(Dataset rows)
..............................
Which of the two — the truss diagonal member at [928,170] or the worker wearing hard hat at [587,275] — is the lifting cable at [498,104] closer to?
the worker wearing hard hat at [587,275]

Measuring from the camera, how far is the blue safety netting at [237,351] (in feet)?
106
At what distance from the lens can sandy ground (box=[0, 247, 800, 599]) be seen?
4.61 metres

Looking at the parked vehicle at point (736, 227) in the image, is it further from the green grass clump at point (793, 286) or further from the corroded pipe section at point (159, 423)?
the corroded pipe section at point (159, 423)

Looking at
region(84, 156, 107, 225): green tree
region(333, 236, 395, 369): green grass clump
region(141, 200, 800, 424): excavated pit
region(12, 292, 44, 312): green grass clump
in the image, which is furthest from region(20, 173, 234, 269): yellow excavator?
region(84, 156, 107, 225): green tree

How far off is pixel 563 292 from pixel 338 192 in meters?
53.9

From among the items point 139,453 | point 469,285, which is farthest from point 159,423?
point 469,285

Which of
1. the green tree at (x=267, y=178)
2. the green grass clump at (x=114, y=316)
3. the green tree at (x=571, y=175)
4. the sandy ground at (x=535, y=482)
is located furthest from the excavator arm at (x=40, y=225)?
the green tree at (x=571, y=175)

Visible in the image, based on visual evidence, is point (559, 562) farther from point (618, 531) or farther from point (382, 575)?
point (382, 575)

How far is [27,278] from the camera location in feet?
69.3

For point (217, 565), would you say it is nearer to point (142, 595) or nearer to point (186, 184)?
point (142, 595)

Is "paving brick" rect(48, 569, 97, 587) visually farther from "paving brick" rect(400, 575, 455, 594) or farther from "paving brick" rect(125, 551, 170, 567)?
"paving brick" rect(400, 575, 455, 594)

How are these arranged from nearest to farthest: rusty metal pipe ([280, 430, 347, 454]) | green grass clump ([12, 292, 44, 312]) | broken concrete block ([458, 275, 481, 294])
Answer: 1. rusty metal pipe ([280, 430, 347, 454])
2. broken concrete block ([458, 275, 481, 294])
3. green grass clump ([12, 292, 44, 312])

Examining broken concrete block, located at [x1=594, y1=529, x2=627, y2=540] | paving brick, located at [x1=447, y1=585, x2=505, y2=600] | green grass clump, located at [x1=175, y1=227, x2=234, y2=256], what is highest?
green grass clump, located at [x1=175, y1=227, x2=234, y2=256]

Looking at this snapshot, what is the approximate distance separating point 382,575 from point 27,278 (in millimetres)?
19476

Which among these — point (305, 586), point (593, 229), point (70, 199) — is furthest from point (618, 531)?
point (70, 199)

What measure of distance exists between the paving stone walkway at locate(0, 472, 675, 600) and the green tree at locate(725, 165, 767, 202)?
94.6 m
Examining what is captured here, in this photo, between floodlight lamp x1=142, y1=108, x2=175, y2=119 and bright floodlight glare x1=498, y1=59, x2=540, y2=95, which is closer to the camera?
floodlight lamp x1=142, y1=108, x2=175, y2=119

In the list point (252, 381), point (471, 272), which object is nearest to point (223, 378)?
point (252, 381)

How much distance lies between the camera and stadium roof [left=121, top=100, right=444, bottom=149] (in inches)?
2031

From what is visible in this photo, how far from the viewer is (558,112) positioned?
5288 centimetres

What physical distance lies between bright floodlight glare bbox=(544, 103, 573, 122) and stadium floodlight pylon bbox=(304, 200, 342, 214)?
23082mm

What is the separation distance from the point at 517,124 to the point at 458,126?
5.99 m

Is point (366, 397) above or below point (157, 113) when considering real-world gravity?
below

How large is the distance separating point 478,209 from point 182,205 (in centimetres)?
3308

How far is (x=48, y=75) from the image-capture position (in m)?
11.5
..............................
Your task — Quote all the records. Keep every word exact.

Task solution —
Which of the two — the truss diagonal member at [928,170] or the worker wearing hard hat at [587,275] — is the lifting cable at [498,104] closer to?
the worker wearing hard hat at [587,275]

Measuring from the camera, how far is the blue safety netting at [237,351] (in feet)?
106
At what distance from the lens can sandy ground (box=[0, 247, 800, 599]) be seen?
4.61 metres

Looking at the parked vehicle at point (736, 227) in the image, is it further from the green grass clump at point (793, 286) or further from the corroded pipe section at point (159, 423)?
the corroded pipe section at point (159, 423)

Looking at
region(84, 156, 107, 225): green tree
region(333, 236, 395, 369): green grass clump
region(141, 200, 800, 424): excavated pit
region(12, 292, 44, 312): green grass clump
in the image, which is furthest from region(20, 173, 234, 269): yellow excavator?
region(84, 156, 107, 225): green tree

How far off is pixel 563 292 from pixel 338 192 in meters?
53.9

From among the items point 139,453 | point 469,285, which is farthest from point 159,423?
point 469,285

Which of
1. the green tree at (x=267, y=178)
2. the green grass clump at (x=114, y=316)
3. the green tree at (x=571, y=175)
4. the sandy ground at (x=535, y=482)
is located furthest from the excavator arm at (x=40, y=225)?
the green tree at (x=571, y=175)

Visible in the image, based on visual evidence, is point (559, 562) farther from point (618, 531) or farther from point (382, 575)?
point (382, 575)

How far is [27,278] from the camera location in feet?
69.3

For point (217, 565), would you say it is nearer to point (142, 595) or nearer to point (186, 184)?
point (142, 595)

Is "paving brick" rect(48, 569, 97, 587) visually farther from "paving brick" rect(400, 575, 455, 594) or farther from "paving brick" rect(125, 551, 170, 567)?
"paving brick" rect(400, 575, 455, 594)

How are these arranged from nearest to farthest: rusty metal pipe ([280, 430, 347, 454]) | green grass clump ([12, 292, 44, 312]) | broken concrete block ([458, 275, 481, 294])
Answer: 1. rusty metal pipe ([280, 430, 347, 454])
2. broken concrete block ([458, 275, 481, 294])
3. green grass clump ([12, 292, 44, 312])

Examining broken concrete block, located at [x1=594, y1=529, x2=627, y2=540] | paving brick, located at [x1=447, y1=585, x2=505, y2=600] | green grass clump, located at [x1=175, y1=227, x2=234, y2=256], what is highest?
green grass clump, located at [x1=175, y1=227, x2=234, y2=256]

Looking at this snapshot, what is the approximate distance separating point 382,575 from point 27,278 (in millimetres)?
19476

Which among these — point (305, 586), point (593, 229), point (70, 199) — is furthest from point (618, 531)?
point (70, 199)

What measure of distance exists between the paving stone walkway at locate(0, 472, 675, 600) and the green tree at locate(725, 165, 767, 202)?
94.6 m
Examining what is captured here, in this photo, between floodlight lamp x1=142, y1=108, x2=175, y2=119 and bright floodlight glare x1=498, y1=59, x2=540, y2=95, which is closer to the camera?
floodlight lamp x1=142, y1=108, x2=175, y2=119

In the list point (252, 381), point (471, 272), which object is nearest to point (223, 378)?
point (252, 381)

How much distance lies between the camera and stadium roof [left=121, top=100, right=444, bottom=149] (in inches)?
2031

From what is visible in this photo, how far from the viewer is (558,112) positioned?
5288 centimetres

What physical distance lies between bright floodlight glare bbox=(544, 103, 573, 122) and stadium floodlight pylon bbox=(304, 200, 342, 214)?
23082mm

What is the separation distance from the point at 517,124 to the point at 458,126?
5.99 m

Is point (366, 397) above or below point (157, 113) when considering real-world gravity?
below

How large is the distance separating point 478,209 from point 182,205 (in centimetres)?
3308

How far is (x=48, y=75) from the image-capture position (in m)?
11.5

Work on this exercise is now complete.